Я вам долго мог бы рассказывать, как ее пытались решать, где ее пытались решать, каковы были результаты, но я вам скажу так: глобально, до тех пор, пока не будет решена проблема трансляции общественных или государственных обязательств, частично или полностью, на бюджеты самих хозяйств с одновременным увеличением доходов, говорить в полной мере о возможности возникновения стабильной политической системы нельзя.
И вот когда вы говорите о доходах населения, то замыкающей группой, как справедливо сказал Александр Александрович, являются пенсионеры, поэтому, когда вы занимаетесь увеличением их доходов — это не значит, что вы в дальнейшем изымете эти доходы посредством инфляции. Коллеги, я вам должен сказать, что люди, которые работали в Правительстве и работают в Правительстве Российской Федерации — это компетентные люди.
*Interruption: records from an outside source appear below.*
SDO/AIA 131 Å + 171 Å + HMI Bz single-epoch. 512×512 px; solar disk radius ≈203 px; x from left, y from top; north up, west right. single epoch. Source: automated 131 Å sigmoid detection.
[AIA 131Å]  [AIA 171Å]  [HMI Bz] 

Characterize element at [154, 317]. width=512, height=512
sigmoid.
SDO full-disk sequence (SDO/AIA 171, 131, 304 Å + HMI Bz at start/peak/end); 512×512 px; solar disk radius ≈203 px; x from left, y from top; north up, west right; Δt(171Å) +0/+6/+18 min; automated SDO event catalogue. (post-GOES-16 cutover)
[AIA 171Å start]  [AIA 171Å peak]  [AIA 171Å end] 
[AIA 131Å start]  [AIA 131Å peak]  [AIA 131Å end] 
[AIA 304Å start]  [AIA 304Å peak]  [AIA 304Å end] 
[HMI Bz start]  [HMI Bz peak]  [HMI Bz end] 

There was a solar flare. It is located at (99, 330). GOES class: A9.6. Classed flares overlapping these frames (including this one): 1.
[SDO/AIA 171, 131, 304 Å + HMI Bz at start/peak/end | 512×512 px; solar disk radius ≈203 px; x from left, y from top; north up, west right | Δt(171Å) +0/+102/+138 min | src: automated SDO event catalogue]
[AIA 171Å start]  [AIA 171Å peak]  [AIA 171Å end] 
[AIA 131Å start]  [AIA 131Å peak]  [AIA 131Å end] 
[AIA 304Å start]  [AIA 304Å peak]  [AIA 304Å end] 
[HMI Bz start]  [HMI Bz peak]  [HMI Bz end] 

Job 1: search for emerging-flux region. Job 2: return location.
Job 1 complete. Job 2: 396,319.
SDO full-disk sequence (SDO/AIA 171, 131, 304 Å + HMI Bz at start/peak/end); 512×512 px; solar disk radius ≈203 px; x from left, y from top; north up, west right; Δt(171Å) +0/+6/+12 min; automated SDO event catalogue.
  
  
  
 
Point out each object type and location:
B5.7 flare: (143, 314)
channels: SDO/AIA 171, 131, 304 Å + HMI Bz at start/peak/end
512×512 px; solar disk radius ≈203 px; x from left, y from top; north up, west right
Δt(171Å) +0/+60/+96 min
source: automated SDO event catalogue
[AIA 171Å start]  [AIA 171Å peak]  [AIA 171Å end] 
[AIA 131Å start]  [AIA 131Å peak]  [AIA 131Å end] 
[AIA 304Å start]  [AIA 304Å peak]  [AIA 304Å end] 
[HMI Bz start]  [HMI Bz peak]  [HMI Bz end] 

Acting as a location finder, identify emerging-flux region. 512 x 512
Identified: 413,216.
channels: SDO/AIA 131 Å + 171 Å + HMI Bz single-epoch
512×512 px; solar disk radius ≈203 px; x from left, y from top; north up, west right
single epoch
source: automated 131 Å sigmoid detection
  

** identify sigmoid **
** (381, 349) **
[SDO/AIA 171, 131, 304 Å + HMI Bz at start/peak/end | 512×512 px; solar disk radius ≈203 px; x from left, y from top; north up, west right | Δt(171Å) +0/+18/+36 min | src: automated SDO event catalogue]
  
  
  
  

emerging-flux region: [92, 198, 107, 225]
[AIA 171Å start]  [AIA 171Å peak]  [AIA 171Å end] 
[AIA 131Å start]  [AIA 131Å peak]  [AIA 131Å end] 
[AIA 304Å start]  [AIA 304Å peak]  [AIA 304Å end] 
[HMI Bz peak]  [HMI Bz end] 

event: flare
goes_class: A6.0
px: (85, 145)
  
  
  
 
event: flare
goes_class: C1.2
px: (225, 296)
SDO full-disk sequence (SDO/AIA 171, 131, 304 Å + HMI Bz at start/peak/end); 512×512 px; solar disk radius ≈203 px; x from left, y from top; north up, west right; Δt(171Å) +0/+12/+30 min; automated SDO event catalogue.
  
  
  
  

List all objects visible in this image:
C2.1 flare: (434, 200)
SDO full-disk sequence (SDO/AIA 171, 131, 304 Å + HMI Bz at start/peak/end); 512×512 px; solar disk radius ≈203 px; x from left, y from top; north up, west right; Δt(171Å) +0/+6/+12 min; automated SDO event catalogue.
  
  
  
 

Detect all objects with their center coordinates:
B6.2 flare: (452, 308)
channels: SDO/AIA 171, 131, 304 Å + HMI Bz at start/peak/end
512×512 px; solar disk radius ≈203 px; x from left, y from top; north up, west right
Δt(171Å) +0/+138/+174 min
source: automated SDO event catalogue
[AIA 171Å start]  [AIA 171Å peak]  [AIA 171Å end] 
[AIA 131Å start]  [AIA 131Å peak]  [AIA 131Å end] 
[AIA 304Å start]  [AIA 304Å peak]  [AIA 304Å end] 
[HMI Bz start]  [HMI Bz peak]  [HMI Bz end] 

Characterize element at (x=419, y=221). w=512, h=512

Спасибо.
Ю. Каденко: Спасибо, Михаил Юрьевич. И, я думаю, что мы сразу передадим слово Петру Алексеевичу Порошенко.
М. Зурабов: Забыл об одной важной детали, извините, пожалуйста. Собственно, хотел этим подытожить. Представим себе, что мы решили эту задачу, представим себе, мы нашли путь, как ее решить. На самом деле, это опять ни на полметра не приблизило нас к тому, что позволило бы, во всяком случае, мне говорить о наших перспективах и социальных ограничениях без тревог. Основная проблема ведь заключается в том, что то, что лежит в основе европейской, в меньшей степени американской, и уж, конечно же, постсоветской модели социального обеспечения — система Бисмарка — умерла. Она умерла, она уже не работает, тем не менее, по инерции ее пытаются имплементировать.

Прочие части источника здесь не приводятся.